One of the primary characteristics that set PARCC apart from previous types of standardized tests is technology. Students will complete 100% of their test using a computer. This includes mathematics problems where students must show their work, as well as language arts questions where students must write essays. And these exams no longer include only basic multiple choice questions. For the first time, students will need to manipulate the technology by dragging and dropping their answers, selectively highlighting answers, and even using online protractors.
With all this focus on technology, it would seem that pen and paper practice tests will soon be obsolete; however, with these different types of questions, they are more relevant now than ever before.

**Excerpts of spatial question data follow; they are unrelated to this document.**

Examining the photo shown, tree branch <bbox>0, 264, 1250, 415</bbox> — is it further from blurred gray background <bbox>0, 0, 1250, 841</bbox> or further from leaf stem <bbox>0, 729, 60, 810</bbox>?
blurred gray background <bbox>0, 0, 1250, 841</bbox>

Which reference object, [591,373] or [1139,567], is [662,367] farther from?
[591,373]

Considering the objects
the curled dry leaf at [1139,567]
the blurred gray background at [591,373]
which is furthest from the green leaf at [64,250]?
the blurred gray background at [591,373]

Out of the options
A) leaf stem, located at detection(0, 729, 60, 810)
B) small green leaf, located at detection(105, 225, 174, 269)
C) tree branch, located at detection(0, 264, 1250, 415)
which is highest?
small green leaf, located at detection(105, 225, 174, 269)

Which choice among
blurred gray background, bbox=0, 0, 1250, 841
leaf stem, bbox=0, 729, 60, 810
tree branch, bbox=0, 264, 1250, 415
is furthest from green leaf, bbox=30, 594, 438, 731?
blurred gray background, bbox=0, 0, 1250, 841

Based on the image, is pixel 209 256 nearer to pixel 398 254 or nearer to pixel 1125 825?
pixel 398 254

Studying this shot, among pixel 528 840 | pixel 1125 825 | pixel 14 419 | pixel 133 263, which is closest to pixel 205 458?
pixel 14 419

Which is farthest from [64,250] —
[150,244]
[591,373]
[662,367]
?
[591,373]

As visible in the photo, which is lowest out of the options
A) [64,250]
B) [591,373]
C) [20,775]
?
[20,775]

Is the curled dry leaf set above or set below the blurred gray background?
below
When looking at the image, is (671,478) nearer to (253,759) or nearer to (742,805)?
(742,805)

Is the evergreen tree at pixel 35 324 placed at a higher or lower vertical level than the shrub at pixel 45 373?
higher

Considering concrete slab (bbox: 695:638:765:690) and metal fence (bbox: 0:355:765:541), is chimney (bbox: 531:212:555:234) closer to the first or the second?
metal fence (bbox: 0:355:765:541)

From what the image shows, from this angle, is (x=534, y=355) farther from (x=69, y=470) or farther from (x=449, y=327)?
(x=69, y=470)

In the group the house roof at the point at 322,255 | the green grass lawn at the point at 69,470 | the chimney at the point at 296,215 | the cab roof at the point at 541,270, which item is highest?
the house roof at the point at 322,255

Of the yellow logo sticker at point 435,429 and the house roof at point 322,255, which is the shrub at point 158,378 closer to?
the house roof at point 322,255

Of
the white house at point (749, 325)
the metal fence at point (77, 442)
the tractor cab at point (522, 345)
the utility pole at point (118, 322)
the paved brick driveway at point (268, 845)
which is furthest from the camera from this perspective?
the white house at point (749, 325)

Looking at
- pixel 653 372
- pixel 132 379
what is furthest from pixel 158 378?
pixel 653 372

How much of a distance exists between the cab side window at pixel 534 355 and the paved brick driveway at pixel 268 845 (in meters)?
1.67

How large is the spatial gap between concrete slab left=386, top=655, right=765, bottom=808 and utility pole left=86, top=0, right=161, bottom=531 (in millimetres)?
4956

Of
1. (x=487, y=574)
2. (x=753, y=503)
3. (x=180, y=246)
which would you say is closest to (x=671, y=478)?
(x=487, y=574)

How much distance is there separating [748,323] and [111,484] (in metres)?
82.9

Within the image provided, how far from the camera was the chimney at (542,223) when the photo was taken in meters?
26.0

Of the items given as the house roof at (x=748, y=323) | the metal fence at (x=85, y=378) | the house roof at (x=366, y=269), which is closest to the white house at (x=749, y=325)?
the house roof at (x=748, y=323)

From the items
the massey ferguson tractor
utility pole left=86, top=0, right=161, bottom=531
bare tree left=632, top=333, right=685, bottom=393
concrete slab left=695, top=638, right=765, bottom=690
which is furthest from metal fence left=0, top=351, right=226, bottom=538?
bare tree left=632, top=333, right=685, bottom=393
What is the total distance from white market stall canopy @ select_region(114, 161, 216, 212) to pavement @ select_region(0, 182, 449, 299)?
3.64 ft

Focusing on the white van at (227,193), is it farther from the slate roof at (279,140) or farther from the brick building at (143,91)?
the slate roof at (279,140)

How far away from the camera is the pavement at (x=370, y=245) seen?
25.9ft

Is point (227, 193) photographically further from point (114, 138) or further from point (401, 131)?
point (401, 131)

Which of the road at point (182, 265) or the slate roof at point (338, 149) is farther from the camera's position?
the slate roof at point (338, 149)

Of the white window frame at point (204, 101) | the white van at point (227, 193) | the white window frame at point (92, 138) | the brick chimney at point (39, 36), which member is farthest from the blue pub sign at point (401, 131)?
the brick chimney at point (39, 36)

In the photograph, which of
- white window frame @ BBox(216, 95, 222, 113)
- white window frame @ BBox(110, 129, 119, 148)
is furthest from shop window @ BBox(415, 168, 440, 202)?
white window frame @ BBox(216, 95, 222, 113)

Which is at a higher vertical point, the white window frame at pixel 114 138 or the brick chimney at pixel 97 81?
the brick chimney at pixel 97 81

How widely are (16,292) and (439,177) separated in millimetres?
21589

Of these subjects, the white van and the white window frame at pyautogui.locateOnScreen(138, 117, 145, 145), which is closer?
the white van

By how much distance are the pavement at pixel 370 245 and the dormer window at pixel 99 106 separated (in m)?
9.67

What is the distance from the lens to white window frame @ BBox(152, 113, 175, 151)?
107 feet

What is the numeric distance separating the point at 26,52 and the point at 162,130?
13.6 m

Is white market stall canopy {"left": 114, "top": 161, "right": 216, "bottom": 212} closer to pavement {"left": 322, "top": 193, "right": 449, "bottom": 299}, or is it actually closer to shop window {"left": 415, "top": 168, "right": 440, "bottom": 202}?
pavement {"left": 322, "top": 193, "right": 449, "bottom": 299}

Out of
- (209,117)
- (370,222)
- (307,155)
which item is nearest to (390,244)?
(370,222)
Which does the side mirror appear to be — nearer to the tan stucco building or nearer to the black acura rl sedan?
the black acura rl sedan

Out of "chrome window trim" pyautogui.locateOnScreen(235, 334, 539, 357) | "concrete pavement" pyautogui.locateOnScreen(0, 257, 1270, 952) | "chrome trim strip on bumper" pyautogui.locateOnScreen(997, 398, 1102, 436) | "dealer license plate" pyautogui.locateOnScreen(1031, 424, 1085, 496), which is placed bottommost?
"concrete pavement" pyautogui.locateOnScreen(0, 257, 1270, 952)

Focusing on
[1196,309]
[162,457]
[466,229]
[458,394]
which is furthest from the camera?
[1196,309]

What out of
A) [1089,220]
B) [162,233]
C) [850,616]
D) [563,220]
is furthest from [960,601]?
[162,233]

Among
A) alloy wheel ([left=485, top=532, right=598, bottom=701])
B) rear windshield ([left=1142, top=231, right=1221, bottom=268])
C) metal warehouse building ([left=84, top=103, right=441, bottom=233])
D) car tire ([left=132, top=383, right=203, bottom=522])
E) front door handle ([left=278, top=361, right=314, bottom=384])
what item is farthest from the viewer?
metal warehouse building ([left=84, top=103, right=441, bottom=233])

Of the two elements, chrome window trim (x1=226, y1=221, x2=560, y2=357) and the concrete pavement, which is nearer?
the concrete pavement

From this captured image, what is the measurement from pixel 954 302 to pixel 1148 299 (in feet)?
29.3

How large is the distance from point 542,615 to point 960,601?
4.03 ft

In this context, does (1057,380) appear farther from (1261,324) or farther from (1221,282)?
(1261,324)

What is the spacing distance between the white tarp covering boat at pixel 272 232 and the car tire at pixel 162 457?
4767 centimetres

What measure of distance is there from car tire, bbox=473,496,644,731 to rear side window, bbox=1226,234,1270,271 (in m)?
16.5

Multi-step problems, drag and drop scenarios, and using equation editors to explain why solutions are correct are only the vehicle of a larger focus when it comes to new assessment questions. For the first time, many of these students are now responsible for not only selecting a correct answer or solution, but also defending that selection. This is a processing task many of our students may not be familiar with.
In this modern day of technology, our children are usually more tech-savvy than the adults in their lives. If they do not already know how to make a choice from a drop-down menu, or drag and drop from one location to another, they can typically figure it out fairly quickly. But, learning to process the information in a passage or question in such a meaningful way they can defend an answer is a skill student may not be familiar with. This is where pen and paper tasks become crucial.
Creating scenarios where students can practice the content of the test is fundamental to any test preparation, and the new types of questions should not be exempt from this. But schools often do not have the technological resources for the students to consistently practice in an online setting. Using workbooks that mimic the content of the test offers students the opportunity to practice this new way of processing questions. While they may not physically drag and drop the answer, they can select the sentence that best supports their answer and write it in the box below. Or, they can choose the correct answer in an algebra problem and explain how they arrived at that solution in a separate text box.
The method may vary slightly from problem to problem, but the fundamental aspect of test practice does not. Students should be exposed to the different types of problems they will experience so they can begin to train their brain to think in these new and different ways. Traditional pen and paper tasks can still allow for this, provided they are aligned to new testing guidelines.